Israeli Prime Minister Benjamin Netanyahu said Israel has never had a friend or supporter to Israel in the White House like President Donald Trump, telling Newsmax on Thursday that the cooperation has been “tremendous.”
Netanyahu joined “The Record With Greta Van Susteren” at Blair House in Washington, weeks after Israel and the United States coordinated on efforts to bomb Iran’s nuclear production sites.
“It’s extraordinary. We’ve never had such a friend, such a supporter of Israel, a Jewish state, in the White House,” Netanyahu said. “President Trump has been — what can I tell you — tremendous. I mean, and the cooperation is tremendous. Look at what our cooperation produces. Look at what happens when there’s no daylight between an American president and an Israeli prime minister.”
Netanyahu said that the bombings set back Iran’s nuclear program “years.”
“We rolled back the greatest threat … to both our countries. Iran is trying to build nuclear weapons. We stopped it in the nick of time,” Netanyahu said. “Those nuclear weapons were to be equipped on ballistic missiles that certainly wreak havoc in Israel now without nuclear weapons, but they’re aimed to be intercontinental ballistic missiles that could reach this city, this house, and New York, and Philadelphia, and Miami, and Mar-a-Lago.
“They actually put a price on President Trump’s head and mine. You see this? This is what happened in the last two days, and issued a religious fatwa, a decree that says we have to be assassinated. These are enemies of the United States,” he added. “They want to develop the means of mass death, atomic bombs, and the means to deliver them to every theater near you. That’s what they’re trying to do. And we stopped them.”
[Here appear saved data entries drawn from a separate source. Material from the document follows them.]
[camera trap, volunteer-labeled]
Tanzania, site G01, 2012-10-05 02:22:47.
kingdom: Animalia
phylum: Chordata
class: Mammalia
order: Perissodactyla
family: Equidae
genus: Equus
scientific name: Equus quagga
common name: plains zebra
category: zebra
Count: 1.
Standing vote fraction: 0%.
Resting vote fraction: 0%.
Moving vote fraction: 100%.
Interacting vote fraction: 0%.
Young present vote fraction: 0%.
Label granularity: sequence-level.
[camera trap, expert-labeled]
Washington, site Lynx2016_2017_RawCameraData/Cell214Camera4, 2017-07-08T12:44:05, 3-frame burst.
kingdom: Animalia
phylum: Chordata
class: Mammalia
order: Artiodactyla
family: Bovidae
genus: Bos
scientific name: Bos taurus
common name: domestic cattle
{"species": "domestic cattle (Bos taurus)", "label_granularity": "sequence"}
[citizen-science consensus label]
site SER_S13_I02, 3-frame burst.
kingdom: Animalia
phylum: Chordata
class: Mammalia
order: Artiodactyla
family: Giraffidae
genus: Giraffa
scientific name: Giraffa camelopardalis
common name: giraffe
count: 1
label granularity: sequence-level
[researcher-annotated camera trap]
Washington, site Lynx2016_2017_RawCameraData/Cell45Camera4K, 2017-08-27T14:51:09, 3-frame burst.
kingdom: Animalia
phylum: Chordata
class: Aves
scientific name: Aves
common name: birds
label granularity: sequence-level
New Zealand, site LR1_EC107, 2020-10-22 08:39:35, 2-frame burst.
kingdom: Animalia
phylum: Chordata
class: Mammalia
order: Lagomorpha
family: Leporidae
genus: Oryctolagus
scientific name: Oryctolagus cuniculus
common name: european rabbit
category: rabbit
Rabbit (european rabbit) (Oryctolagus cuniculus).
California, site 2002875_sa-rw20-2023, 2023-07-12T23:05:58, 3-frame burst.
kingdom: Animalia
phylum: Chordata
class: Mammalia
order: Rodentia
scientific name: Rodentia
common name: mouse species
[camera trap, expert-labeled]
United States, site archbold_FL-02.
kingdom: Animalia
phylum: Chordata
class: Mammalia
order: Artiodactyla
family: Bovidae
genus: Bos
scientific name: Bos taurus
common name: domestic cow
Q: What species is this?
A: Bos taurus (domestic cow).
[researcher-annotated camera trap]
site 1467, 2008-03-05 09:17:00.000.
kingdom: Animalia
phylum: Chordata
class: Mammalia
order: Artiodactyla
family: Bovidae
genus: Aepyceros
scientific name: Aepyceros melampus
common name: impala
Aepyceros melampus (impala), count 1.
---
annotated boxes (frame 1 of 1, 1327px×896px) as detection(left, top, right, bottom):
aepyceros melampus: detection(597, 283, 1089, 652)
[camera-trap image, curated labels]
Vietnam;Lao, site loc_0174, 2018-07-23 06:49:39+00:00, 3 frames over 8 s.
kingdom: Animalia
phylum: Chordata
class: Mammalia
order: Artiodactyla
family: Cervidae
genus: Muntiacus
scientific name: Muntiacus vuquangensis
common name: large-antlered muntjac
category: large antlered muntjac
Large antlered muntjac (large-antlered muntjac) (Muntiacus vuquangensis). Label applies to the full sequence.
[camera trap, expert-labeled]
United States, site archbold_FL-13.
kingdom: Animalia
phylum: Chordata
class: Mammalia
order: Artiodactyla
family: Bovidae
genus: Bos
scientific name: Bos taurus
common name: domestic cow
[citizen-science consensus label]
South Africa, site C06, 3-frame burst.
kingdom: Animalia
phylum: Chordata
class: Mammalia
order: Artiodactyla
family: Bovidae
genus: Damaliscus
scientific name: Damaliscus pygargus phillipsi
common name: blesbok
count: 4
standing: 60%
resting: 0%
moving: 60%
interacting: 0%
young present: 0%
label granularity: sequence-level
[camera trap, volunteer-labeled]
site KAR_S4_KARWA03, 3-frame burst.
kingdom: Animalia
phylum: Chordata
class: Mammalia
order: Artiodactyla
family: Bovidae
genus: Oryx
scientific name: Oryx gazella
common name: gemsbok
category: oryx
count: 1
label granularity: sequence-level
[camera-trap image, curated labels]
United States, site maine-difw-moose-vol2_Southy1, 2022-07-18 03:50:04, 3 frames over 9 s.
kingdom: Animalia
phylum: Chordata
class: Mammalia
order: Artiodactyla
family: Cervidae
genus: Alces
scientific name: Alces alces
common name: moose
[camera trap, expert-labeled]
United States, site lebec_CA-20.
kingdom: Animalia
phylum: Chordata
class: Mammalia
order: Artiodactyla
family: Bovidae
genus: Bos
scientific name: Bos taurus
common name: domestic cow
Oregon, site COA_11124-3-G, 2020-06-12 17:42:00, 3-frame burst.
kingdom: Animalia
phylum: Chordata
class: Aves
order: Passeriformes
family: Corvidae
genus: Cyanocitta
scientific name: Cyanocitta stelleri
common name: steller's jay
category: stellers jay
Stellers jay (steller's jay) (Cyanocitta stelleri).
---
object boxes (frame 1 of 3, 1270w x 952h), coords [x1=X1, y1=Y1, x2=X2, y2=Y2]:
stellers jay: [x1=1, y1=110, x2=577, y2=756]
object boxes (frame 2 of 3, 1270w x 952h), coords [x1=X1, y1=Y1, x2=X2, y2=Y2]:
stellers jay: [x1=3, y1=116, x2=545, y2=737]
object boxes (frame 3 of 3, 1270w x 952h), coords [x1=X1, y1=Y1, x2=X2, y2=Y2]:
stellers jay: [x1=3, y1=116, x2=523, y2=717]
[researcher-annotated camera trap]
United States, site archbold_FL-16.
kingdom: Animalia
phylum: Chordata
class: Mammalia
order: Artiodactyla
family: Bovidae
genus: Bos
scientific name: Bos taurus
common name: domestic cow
Netanyahu said he’s known for 40 years that bombing Iran would be necessary, long before he became prime minister. He was asked if he ever tried to enlist the support of previous U.S. presidents to jointly take on Iran militarily.
“I tried. I failed. I couldn’t get them to do it,” he said.
But he and Trump share a “common doctrine,” he said.
“It’s important to understand that what we’re doing is achieving a common doctrine that President Trump and I both hold to. It’s called peace through strength. First comes strength, then comes peace,” he said.